Stored data entries
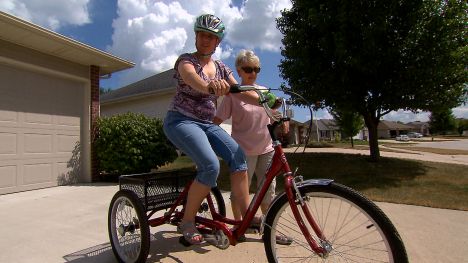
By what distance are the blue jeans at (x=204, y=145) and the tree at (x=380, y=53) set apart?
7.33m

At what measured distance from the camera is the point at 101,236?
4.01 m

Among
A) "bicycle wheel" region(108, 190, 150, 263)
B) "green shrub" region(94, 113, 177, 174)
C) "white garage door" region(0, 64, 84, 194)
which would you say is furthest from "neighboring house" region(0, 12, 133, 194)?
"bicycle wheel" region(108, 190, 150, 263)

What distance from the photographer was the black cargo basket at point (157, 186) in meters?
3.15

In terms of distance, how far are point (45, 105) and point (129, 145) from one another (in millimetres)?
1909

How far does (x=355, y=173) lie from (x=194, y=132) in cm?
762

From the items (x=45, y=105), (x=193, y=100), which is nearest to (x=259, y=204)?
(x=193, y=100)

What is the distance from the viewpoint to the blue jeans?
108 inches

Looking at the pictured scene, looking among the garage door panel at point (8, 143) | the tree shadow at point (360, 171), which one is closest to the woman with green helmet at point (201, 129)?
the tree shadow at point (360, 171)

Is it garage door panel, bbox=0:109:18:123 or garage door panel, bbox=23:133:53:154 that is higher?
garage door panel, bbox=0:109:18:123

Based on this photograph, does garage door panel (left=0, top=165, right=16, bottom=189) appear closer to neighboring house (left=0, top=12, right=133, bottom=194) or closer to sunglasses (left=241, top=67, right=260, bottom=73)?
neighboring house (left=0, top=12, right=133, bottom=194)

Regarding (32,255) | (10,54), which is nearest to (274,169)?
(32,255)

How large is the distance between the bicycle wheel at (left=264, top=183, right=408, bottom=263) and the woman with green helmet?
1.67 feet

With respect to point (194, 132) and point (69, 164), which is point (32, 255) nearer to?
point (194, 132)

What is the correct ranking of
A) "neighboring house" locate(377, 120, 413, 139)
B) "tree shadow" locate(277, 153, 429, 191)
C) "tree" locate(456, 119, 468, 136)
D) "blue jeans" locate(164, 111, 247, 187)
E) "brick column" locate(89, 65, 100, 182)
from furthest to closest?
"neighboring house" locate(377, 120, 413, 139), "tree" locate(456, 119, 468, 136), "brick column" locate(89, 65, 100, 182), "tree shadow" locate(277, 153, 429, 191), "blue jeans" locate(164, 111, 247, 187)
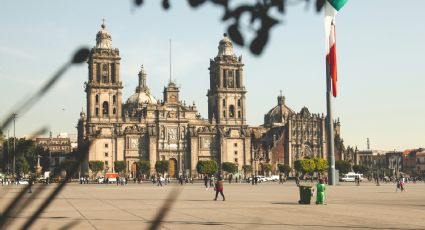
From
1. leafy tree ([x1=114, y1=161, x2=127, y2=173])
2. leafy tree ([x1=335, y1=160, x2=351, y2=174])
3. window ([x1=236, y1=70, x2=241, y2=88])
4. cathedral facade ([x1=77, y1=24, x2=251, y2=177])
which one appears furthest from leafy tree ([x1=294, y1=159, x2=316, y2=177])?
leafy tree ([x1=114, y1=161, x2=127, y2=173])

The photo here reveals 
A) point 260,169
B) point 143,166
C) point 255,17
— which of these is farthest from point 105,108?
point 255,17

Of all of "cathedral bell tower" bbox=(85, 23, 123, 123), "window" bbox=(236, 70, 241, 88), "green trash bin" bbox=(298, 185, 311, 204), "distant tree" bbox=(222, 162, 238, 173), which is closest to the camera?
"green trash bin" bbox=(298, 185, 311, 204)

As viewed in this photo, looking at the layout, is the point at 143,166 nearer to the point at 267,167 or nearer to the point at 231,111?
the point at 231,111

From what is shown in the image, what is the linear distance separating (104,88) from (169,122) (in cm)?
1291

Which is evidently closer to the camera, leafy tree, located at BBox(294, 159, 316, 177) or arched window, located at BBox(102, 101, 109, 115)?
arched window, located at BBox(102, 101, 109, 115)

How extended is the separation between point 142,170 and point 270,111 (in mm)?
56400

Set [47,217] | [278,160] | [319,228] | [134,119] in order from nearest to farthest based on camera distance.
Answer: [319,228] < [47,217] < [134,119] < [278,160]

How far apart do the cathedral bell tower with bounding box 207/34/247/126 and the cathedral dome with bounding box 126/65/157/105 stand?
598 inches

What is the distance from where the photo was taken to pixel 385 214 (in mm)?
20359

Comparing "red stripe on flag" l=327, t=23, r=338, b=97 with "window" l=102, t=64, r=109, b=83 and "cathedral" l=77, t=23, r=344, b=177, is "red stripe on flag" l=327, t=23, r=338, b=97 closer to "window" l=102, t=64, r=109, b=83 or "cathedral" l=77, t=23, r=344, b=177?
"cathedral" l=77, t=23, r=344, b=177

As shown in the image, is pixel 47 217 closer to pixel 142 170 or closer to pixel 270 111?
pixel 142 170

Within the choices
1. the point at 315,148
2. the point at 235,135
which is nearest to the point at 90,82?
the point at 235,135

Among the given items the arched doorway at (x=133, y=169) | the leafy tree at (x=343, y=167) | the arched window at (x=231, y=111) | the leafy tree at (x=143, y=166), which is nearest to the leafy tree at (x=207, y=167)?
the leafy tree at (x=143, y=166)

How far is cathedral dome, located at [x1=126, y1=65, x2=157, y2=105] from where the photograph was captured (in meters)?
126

* * *

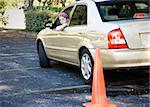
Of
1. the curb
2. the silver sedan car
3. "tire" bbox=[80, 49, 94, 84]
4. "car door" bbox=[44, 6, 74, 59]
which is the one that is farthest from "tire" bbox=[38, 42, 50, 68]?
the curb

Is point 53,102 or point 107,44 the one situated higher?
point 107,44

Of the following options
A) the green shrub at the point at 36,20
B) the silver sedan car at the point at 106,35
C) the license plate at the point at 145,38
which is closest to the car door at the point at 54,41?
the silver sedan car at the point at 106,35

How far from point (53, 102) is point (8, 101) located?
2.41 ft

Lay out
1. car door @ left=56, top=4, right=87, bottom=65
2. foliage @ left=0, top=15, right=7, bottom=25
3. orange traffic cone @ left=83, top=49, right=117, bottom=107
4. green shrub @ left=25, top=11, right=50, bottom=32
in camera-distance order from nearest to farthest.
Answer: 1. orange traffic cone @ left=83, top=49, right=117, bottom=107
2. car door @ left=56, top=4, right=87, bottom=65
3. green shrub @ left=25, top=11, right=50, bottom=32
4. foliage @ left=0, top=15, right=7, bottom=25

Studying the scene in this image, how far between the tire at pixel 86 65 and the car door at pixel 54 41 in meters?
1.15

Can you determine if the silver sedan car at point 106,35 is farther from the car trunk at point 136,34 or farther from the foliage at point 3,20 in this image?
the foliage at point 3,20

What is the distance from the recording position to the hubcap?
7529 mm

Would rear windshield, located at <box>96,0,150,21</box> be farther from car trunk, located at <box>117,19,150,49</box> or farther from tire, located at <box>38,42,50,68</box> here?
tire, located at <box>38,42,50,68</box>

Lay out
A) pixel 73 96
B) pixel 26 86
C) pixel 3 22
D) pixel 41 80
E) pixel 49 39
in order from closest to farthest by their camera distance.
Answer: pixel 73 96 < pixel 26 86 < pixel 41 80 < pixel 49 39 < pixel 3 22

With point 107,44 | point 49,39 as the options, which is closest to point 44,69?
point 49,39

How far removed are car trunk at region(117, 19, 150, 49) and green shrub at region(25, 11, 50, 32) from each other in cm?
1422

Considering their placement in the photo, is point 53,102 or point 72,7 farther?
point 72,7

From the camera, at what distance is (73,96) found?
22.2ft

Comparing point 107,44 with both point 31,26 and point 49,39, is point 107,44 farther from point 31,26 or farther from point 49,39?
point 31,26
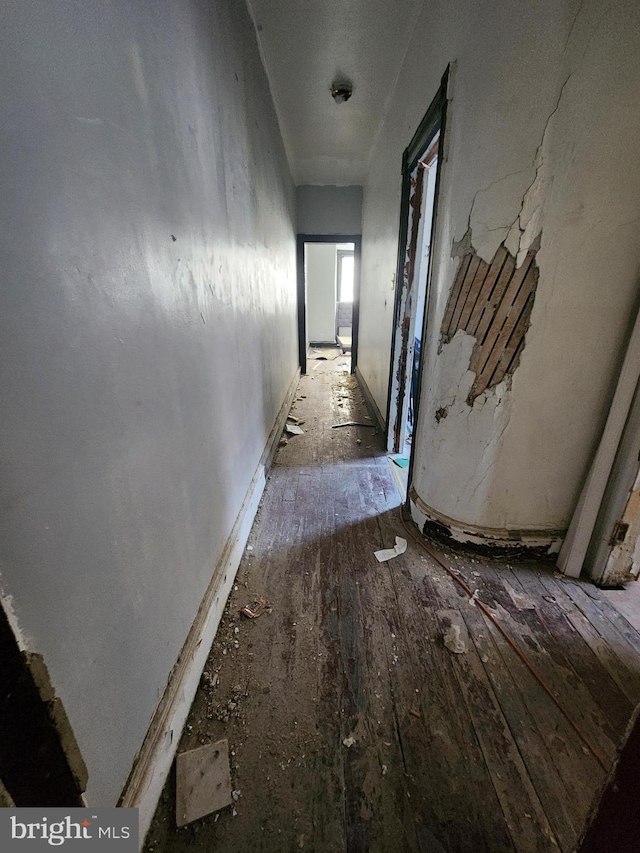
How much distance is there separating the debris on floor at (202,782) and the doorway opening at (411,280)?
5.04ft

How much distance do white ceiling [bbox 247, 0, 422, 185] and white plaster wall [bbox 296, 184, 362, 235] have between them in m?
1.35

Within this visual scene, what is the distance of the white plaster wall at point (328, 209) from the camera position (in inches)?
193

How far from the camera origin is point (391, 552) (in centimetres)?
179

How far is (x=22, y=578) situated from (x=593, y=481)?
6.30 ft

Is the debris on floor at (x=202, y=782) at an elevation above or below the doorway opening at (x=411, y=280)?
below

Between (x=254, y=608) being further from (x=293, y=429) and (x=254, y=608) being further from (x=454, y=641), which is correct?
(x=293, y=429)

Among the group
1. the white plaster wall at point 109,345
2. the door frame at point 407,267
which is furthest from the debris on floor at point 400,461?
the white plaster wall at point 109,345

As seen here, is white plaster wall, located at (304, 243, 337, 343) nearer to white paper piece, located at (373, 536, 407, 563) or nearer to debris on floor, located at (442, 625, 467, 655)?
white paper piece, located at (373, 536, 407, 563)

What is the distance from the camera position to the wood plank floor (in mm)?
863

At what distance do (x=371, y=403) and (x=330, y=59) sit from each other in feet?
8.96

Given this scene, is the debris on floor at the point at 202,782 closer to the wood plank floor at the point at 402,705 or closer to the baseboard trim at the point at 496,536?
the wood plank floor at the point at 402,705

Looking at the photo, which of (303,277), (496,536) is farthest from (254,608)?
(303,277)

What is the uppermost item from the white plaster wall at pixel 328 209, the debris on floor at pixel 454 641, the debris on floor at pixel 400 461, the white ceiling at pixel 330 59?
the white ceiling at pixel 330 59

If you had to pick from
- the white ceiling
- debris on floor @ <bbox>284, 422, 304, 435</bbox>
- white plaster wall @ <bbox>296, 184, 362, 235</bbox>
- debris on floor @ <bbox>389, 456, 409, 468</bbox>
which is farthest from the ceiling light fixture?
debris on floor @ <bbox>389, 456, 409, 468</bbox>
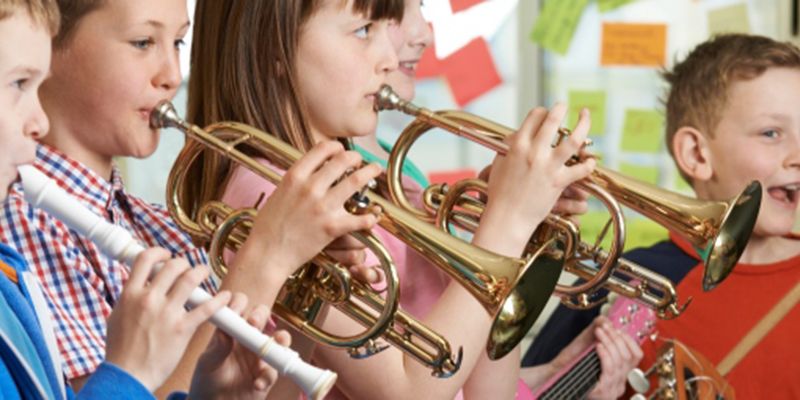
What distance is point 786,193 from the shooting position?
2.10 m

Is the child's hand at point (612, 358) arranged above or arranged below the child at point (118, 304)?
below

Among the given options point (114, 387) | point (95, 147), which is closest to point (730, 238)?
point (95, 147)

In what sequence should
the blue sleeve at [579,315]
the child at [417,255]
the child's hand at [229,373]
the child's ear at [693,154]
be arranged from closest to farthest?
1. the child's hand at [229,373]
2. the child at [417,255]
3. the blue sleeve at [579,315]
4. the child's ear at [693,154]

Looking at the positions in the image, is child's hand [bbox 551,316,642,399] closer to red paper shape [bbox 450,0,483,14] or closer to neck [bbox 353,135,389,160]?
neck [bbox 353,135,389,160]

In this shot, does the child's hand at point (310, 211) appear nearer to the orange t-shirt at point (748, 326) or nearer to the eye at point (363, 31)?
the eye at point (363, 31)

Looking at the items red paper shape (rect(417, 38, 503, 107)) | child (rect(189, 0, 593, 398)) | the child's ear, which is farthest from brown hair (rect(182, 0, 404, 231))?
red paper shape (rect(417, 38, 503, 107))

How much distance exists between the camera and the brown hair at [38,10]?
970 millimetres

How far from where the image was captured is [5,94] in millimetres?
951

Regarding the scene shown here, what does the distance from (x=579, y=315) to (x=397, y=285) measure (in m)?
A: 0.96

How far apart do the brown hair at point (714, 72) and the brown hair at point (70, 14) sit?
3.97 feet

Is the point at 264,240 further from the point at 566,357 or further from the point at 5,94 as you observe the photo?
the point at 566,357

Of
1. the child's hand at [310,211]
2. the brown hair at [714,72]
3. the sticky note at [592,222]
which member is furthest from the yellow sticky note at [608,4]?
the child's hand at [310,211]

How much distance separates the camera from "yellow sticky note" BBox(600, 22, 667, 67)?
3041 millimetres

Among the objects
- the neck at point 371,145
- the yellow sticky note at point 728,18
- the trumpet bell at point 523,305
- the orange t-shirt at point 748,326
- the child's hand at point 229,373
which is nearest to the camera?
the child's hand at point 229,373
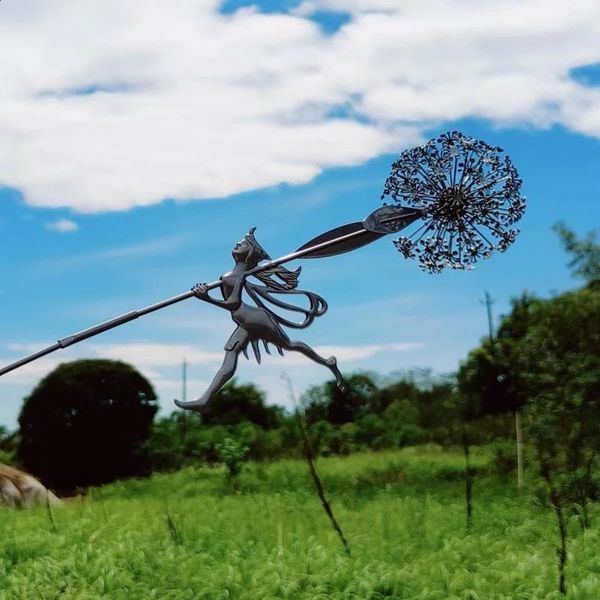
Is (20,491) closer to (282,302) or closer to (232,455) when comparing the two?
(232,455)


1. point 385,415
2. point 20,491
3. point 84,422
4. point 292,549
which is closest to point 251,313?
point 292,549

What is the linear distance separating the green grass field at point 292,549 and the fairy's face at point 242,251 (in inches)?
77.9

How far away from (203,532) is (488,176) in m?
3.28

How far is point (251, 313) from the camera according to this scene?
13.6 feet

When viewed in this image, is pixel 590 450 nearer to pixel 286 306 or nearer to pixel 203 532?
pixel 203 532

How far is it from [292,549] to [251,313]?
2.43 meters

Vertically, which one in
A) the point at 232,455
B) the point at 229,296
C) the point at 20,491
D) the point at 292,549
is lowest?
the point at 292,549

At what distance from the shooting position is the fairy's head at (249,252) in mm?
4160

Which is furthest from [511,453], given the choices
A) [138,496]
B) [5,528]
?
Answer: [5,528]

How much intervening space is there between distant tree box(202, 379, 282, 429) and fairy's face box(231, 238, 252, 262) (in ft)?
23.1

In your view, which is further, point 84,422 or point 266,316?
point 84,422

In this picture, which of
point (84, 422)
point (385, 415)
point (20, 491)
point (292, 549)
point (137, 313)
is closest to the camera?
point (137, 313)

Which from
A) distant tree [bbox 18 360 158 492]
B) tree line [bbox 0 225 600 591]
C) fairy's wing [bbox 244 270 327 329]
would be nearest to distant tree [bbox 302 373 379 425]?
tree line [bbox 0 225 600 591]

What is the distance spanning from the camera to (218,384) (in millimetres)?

---

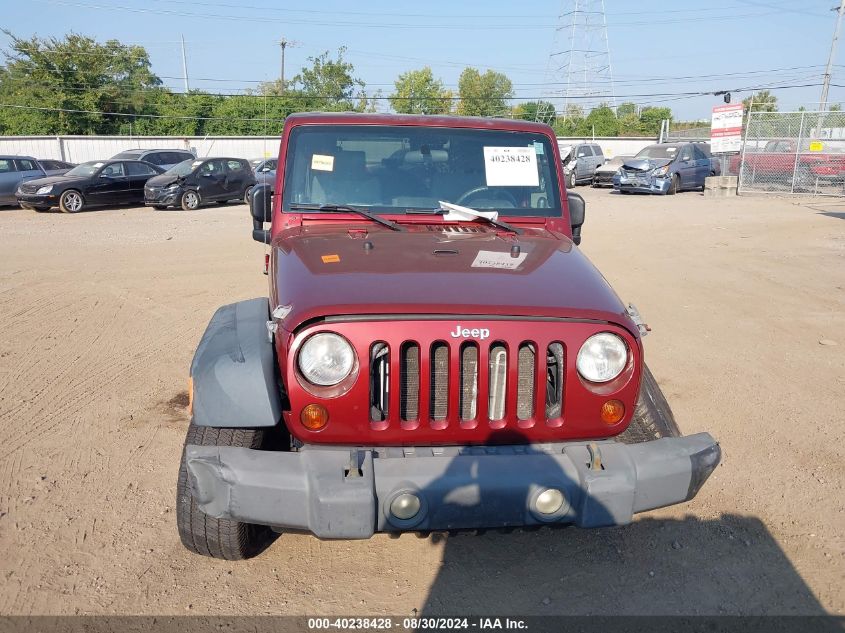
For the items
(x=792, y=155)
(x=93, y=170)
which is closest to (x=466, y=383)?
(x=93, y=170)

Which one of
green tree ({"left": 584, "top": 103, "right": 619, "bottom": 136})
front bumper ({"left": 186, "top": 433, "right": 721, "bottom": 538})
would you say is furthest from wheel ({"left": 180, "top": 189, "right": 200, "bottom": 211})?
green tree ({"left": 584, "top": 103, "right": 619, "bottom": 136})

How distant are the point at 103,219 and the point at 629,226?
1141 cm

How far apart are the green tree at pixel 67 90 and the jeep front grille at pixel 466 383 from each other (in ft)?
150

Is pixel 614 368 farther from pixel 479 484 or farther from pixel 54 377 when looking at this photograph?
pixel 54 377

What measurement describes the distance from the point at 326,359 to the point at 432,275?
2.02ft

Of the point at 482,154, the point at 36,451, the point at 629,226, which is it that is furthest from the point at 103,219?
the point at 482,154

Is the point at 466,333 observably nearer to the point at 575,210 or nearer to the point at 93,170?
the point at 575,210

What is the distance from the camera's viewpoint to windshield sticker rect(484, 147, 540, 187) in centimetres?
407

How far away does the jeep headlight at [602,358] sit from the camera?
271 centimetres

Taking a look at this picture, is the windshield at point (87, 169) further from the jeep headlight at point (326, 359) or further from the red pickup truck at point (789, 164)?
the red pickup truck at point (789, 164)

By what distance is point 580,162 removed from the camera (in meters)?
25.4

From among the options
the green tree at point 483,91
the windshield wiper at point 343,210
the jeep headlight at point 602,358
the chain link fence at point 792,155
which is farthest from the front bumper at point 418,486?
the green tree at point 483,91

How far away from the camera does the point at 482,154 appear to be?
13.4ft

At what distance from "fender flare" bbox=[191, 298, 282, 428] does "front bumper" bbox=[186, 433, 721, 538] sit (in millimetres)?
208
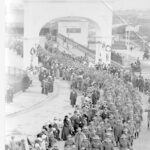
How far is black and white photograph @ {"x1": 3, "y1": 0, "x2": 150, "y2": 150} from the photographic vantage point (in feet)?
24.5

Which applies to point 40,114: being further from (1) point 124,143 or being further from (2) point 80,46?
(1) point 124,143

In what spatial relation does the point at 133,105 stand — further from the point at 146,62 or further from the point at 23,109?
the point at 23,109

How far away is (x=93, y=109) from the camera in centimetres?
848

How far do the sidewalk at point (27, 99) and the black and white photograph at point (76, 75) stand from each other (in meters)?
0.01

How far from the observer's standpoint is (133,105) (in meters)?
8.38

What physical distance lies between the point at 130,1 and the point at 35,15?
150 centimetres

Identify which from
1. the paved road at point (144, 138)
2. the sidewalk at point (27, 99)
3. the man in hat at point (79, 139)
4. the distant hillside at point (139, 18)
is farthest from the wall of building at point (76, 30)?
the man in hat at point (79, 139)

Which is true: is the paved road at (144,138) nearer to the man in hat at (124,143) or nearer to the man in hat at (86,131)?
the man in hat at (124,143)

- [AIM OF THE TASK]
Rewrite the data from the line with "How much distance separates" to the line with "2.43 meters", both included, so that "yellow sticky note" becomes "orange sticky note" and everything else stays the same. Leave the pictures out.

- [EXERCISE SOLUTION]
How much distance separates the camera from "orange sticky note" BBox(600, 22, 667, 67)?
3041 millimetres

Among the objects
- the neck at point 371,145
- the orange sticky note at point 728,18
- the trumpet bell at point 523,305
- the orange t-shirt at point 748,326
- the child's hand at point 229,373
which is nearest to the camera?
the child's hand at point 229,373
Is (20,491) closer to (282,302) or closer to (232,455) when comparing the two?
(232,455)


1. point 385,415
2. point 20,491
3. point 84,422
4. point 292,549
which is closest to point 251,313?
point 292,549

What is the linear distance separating the green grass field at point 292,549 and the fairy's face at point 242,251 (in inches)?
77.9

How far away from (203,532) is (488,176) in m?
3.28

How far is point (251, 313) from the camera according to this scene?
13.6 feet

When viewed in this image, is pixel 590 450 nearer to pixel 286 306 or nearer to pixel 203 532?
pixel 203 532

How far is it from [292,549] to [251,313]?
2.43 meters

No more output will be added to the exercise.